Nonetheless, “the deeper I’ve gotten into the [Finnish] culture and the music, the more I’ve realized that all the music I’ve ever done or composed has had some kind of connection to these cultural values,” says Romus. The Itkuja Suite is named for a form of millennia-old lament which effects community healing and embraces both sadness and happiness, not unlike the Brazilian/Portuguese concept of saudade, but sunnier. “Some cultures have this word to express the need to persevere, no matter what,” Romus points out.
The laments evoke for him both Indian classical music and free jazz. “They have a register and structure, but you’re improvising at the same time. The lamenter can modulate, change the length of the melody, change pitch and tone, and still fit within the expected register of what the lament is supposed to be all about.”

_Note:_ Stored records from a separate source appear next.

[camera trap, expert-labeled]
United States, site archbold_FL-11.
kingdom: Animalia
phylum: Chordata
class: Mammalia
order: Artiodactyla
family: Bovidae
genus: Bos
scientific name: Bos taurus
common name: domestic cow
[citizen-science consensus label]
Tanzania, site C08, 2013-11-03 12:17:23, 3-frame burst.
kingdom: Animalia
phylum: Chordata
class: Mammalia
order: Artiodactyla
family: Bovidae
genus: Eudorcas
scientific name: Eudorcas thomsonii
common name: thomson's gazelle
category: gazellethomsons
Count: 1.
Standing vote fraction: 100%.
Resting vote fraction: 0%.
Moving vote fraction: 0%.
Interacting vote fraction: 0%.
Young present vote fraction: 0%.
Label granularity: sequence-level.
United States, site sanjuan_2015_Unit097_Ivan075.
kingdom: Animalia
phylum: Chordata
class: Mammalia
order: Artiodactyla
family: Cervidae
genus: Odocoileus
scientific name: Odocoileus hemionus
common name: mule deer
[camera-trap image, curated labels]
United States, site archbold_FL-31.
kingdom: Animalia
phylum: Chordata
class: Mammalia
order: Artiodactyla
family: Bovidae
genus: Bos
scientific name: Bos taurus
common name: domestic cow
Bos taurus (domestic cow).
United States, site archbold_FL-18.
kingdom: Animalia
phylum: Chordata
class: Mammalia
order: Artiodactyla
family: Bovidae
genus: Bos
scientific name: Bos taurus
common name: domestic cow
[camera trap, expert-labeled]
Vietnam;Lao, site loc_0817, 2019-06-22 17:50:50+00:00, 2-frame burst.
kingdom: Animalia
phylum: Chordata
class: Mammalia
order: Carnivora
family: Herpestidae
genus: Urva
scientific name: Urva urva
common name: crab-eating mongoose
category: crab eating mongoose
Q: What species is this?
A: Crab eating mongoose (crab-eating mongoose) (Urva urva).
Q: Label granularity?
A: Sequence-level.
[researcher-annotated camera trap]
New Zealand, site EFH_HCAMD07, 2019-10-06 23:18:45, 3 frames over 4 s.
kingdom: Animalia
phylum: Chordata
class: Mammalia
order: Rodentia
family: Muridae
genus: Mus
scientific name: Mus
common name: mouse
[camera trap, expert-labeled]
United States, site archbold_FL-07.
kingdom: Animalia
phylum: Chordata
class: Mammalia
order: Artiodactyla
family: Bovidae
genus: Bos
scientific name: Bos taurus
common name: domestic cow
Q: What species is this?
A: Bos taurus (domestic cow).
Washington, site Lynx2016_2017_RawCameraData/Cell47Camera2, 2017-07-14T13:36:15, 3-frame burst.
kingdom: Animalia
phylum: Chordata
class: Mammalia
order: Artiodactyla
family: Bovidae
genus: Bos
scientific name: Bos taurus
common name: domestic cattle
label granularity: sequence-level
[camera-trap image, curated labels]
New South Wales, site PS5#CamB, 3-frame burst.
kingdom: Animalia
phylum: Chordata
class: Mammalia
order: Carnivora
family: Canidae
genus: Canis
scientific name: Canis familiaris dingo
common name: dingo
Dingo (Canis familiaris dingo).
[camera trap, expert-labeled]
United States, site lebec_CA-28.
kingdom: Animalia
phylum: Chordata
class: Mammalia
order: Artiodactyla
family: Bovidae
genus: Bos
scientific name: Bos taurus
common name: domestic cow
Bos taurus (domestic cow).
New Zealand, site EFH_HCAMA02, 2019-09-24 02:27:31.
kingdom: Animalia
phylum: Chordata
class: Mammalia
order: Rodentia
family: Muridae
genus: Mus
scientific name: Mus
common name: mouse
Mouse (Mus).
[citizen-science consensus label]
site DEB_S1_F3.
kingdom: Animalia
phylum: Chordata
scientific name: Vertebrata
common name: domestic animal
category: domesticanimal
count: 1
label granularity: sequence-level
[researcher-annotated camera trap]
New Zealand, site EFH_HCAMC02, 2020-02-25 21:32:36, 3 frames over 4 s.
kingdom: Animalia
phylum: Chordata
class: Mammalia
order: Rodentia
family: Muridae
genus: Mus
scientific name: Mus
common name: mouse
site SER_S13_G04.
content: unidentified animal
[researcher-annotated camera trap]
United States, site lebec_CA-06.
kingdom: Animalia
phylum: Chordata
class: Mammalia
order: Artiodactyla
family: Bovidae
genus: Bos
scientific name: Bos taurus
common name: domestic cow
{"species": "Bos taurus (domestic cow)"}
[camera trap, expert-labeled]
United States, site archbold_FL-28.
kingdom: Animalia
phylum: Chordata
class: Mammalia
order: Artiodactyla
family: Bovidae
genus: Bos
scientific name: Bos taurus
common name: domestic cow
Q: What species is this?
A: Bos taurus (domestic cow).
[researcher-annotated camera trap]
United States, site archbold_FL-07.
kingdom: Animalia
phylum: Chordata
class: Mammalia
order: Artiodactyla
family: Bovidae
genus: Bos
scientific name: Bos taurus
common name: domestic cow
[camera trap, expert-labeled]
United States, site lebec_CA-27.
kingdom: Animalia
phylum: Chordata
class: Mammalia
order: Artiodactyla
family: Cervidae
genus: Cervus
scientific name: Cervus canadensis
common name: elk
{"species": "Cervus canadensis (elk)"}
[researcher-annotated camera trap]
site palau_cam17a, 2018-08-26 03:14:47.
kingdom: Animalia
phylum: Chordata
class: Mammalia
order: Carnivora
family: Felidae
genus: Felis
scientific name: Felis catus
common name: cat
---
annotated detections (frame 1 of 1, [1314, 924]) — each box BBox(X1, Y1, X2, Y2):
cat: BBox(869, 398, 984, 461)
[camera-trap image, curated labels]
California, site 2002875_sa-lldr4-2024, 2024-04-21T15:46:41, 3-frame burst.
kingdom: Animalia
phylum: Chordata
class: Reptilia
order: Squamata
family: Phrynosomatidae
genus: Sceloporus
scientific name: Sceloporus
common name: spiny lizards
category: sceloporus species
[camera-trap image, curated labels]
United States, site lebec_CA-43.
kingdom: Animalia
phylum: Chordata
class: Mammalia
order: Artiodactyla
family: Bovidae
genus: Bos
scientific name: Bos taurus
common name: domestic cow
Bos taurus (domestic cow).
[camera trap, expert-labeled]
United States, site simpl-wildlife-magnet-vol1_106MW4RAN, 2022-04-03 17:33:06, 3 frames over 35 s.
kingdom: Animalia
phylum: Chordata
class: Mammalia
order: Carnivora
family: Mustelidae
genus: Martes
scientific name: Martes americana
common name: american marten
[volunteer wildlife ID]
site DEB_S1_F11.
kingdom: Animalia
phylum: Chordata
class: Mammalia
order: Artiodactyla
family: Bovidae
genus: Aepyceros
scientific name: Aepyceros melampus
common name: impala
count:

In rehearsals, Romus has realized that the challenges of the material have “screwed up my fellow musicians a little bit. The solo sections are in six or nine bars, or I may add two bars to a melody line. So they’re expecting it to end at a certain point, and it doesn’t. But it’s very similar to how a Finnish person would lament in olden days.”
As a member of the Life’s Blood Ensemble, performing on Music Day at 5:15 p.m. in the Taube Atrium Theater, Combs is up for the challenge. “What I like is that Rent is taking a theme of mythology and history and putting it in front of us in both a composed and improvised manner,” says Combs. “And there are indications in the composition where he wants us bassists to create sounds that emulate boats creaking, nets being cast, or small birds chirping. Not everyone in his ensemble is coming from the same type of background, but everyone is coming in with open ears. Rent’s music is hard, but very playable; he’s struck a great balance.”
On April 19, at San Francisco’s Make Out Room, Romus will showcase other portions of the Itkuja Suite, including a lament for refugees of Karelia, an ethnic region sundered by war with the Russians in 1940. He looks forward to possible post-pandemic revivals of his series at the Musicians Union Hall and/or the Luggage Store.
Although the Itkuja Suite is the only world premiere as such scheduled for this month’s Music Day, Combs points to many first-time surprises, some involving familiar musicians in unfamiliar aggregations. Many but not all acts have been funded over time by InterMusic’s Affiliates or Musical Grant programs. But “I do always try to get some folks that are new to Music Day,” he says. “Nora Stanley is a great saxophonist I got to know when I was at SFJAZZ and she was part of the High School All-Star big band. Gaea Schell is a pianist and flautist and composer, this is her first time on the roster. Dan Flanagan has The Bow and the Brush, which will combine painting and sculpture with new music. Anna Maria Mendieta, who’s an Affiliate with a new recording, has a tango ensemble.” And there are many more, waiting to be discovered.